* [Task brief]
Among the entries below, please repeat exactly and only the lines from the line containing "Vietnam;Lao, site loc_0392, 2020-08-05" to the line containing "A: Gazellethomsons (thomson's", both lines included.

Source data
§ §

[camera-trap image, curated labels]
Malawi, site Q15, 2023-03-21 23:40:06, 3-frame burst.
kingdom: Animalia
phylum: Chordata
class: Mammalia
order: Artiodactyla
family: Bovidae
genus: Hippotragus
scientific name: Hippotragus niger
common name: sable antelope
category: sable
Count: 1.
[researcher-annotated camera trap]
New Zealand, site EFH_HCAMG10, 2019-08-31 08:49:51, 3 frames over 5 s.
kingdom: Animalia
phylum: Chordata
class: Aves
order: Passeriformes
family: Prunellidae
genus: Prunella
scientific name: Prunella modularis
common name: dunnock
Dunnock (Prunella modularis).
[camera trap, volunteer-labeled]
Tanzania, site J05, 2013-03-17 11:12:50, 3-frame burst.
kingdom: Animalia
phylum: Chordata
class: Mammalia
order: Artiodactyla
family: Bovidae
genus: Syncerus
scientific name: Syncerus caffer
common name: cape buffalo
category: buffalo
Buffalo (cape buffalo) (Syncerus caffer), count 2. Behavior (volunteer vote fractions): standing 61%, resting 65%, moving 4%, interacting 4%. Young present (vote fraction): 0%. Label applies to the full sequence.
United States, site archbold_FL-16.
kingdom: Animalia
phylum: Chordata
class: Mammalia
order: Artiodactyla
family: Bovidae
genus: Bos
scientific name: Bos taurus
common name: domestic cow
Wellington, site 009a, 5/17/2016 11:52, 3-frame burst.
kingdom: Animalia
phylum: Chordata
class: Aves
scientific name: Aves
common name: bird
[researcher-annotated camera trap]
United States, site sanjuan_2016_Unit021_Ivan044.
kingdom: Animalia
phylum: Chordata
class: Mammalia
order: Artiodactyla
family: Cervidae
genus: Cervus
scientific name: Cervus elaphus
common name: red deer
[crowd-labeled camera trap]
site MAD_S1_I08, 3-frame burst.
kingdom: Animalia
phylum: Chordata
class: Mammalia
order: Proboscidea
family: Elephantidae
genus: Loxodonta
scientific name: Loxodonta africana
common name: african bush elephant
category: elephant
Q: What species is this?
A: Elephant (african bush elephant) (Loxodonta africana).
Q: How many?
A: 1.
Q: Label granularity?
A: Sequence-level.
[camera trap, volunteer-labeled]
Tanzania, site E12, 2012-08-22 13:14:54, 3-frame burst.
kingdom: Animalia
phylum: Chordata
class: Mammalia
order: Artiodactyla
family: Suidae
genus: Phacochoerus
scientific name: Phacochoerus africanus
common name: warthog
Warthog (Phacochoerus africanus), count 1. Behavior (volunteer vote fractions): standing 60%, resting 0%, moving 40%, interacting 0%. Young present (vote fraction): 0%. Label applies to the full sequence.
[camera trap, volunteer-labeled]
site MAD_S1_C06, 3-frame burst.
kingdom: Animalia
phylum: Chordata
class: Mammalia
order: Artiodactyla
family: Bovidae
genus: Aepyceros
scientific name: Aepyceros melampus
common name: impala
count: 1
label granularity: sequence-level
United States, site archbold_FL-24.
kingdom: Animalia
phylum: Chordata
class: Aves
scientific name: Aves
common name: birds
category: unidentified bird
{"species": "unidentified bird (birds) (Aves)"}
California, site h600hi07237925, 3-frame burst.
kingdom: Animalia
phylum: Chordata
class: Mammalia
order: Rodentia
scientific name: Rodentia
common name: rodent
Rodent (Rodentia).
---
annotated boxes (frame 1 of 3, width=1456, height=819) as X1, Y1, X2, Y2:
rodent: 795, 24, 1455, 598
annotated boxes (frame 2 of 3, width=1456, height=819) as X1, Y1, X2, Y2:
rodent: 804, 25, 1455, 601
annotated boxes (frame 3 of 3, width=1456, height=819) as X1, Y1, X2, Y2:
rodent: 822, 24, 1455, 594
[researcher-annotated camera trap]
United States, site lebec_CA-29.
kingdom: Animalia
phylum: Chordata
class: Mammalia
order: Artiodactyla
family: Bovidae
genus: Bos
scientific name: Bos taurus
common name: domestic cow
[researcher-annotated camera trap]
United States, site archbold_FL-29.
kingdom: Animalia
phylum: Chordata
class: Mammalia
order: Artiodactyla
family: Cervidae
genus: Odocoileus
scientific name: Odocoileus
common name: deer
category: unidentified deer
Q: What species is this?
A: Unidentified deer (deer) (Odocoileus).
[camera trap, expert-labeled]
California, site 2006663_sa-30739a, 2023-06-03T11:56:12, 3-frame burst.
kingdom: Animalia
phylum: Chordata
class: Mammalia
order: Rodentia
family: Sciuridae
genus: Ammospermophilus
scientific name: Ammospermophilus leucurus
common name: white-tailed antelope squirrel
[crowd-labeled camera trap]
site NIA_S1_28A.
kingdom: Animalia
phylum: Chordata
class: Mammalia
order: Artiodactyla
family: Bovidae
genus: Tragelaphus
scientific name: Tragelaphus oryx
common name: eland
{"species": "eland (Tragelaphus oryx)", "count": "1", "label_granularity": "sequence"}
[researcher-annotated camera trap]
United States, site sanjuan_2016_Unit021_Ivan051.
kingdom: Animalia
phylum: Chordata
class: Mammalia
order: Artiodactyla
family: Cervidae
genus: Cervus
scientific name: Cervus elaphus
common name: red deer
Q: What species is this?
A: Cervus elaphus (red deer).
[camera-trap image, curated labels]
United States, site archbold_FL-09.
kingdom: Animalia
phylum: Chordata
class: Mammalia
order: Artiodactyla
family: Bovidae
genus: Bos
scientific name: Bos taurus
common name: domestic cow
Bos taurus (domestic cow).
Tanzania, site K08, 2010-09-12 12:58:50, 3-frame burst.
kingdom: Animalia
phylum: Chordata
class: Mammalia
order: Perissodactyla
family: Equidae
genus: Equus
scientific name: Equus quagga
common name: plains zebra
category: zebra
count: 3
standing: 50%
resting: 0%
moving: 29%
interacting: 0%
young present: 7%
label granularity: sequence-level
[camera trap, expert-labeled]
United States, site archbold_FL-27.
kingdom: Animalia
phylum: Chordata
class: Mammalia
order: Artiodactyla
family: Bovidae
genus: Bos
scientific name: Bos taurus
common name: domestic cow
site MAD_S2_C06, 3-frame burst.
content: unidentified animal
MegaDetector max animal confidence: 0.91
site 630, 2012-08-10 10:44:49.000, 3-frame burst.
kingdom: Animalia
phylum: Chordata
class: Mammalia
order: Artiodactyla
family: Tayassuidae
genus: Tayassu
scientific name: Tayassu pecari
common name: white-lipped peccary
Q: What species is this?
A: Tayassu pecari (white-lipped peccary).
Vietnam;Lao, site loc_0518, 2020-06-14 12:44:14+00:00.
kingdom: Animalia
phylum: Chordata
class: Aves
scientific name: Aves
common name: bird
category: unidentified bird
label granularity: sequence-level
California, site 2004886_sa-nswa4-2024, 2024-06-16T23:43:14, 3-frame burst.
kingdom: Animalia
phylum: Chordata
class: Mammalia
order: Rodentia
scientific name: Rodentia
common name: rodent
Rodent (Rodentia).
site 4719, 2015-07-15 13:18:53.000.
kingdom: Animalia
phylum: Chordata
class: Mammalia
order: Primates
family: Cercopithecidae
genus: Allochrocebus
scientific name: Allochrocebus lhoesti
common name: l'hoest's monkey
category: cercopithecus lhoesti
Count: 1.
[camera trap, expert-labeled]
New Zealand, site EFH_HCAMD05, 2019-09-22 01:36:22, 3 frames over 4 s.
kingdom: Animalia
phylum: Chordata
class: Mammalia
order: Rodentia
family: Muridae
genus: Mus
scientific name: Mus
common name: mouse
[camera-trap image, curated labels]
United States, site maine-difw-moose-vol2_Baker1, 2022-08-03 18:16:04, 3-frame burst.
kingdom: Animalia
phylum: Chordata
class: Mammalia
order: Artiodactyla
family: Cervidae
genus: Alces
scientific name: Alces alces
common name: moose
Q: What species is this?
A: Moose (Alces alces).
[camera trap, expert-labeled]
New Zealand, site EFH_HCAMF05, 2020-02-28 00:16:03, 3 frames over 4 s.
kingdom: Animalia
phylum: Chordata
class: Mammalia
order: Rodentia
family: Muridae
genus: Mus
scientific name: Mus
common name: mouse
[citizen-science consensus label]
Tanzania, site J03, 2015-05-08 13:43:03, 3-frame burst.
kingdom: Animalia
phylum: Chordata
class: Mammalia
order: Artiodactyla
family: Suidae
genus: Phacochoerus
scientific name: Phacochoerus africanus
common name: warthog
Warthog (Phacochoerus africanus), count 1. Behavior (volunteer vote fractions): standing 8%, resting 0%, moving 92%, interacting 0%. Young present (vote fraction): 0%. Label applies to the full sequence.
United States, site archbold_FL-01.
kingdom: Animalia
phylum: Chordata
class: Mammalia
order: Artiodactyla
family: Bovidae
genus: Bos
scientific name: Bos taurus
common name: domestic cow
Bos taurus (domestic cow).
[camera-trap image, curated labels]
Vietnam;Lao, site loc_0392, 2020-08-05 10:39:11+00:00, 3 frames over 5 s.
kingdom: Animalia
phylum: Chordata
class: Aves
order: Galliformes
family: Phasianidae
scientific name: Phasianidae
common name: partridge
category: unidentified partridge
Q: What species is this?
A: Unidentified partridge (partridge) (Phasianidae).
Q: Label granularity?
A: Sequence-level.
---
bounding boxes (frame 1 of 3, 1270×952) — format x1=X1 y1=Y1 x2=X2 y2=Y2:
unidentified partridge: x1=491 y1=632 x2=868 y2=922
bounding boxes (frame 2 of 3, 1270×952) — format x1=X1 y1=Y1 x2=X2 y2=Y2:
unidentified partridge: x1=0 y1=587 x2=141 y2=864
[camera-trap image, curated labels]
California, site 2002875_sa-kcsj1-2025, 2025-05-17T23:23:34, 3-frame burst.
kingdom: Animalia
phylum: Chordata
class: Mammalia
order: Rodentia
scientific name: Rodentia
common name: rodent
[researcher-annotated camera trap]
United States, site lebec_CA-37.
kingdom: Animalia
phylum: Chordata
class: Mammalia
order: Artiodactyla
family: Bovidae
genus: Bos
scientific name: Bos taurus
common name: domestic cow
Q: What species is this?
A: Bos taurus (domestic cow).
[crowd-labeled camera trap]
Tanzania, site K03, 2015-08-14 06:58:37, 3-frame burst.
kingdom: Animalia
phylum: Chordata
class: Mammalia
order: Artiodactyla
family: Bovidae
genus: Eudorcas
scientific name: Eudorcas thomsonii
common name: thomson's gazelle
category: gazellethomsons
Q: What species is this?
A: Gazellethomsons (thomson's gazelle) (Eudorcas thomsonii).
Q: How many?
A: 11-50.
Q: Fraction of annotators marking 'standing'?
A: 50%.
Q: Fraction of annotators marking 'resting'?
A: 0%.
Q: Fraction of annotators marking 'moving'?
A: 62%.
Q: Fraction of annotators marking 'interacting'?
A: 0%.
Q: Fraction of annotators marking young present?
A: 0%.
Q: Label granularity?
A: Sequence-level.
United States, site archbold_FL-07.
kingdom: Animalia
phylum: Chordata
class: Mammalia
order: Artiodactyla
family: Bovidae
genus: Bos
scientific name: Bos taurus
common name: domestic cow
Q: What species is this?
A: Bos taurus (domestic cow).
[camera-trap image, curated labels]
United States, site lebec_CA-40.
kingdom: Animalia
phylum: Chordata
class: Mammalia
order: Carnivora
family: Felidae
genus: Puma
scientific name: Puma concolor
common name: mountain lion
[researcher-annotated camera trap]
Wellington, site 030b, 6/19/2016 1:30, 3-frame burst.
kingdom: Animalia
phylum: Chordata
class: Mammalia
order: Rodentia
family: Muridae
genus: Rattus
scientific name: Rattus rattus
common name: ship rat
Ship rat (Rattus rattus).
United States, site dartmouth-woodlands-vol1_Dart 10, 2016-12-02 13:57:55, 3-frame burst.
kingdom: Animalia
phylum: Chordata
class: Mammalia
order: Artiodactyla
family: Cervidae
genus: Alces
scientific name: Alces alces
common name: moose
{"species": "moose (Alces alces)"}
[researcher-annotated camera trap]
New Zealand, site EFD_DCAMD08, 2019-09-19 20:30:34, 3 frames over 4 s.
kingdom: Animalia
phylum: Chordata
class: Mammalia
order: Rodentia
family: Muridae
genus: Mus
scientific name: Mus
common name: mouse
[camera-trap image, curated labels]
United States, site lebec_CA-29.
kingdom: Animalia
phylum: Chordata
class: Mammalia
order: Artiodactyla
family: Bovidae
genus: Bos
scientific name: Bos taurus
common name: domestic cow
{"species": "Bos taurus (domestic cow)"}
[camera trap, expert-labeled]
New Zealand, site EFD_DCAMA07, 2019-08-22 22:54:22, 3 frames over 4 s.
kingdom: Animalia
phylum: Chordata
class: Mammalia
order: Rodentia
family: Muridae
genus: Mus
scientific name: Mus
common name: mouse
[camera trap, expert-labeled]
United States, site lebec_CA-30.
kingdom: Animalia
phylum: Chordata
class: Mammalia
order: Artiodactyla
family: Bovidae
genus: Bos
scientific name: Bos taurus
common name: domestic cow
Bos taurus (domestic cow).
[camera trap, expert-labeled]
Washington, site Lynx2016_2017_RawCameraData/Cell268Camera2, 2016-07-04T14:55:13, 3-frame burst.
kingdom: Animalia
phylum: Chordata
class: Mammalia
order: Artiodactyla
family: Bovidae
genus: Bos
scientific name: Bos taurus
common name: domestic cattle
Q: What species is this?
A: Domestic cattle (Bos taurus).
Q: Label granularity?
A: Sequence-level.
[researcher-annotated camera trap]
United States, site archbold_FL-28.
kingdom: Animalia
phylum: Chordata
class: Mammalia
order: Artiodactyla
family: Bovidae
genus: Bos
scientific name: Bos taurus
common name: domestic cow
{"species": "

§ §

* [Task output]
Vietnam;Lao, site loc_0392, 2020-08-05 10:39:11+00:00, 3 frames over 5 s.
kingdom: Animalia
phylum: Chordata
class: Aves
order: Galliformes
family: Phasianidae
scientific name: Phasianidae
common name: partridge
category: unidentified partridge
Q: What species is this?
A: Unidentified partridge (partridge) (Phasianidae).
Q: Label granularity?
A: Sequence-level.
---
bounding boxes (frame 1 of 3, 1270×952) — format x1=X1 y1=Y1 x2=X2 y2=Y2:
unidentified partridge: x1=491 y1=632 x2=868 y2=922
bounding boxes (frame 2 of 3, 1270×952) — format x1=X1 y1=Y1 x2=X2 y2=Y2:
unidentified partridge: x1=0 y1=587 x2=141 y2=864
[camera-trap image, curated labels]
California, site 2002875_sa-kcsj1-2025, 2025-05-17T23:23:34, 3-frame burst.
kingdom: Animalia
phylum: Chordata
class: Mammalia
order: Rodentia
scientific name: Rodentia
common name: rodent
[researcher-annotated camera trap]
United States, site lebec_CA-37.
kingdom: Animalia
phylum: Chordata
class: Mammalia
order: Artiodactyla
family: Bovidae
genus: Bos
scientific name: Bos taurus
common name: domestic cow
Q: What species is this?
A: Bos taurus (domestic cow).
[crowd-labeled camera trap]
Tanzania, site K03, 2015-08-14 06:58:37, 3-frame burst.
kingdom: Animalia
phylum: Chordata
class: Mammalia
order: Artiodactyla
family: Bovidae
genus: Eudorcas
scientific name: Eudorcas thomsonii
common name: thomson's gazelle
category: gazellethomsons
Q: What species is this?
A: Gazellethomsons (thomson's gazelle) (Eudorcas thomsonii).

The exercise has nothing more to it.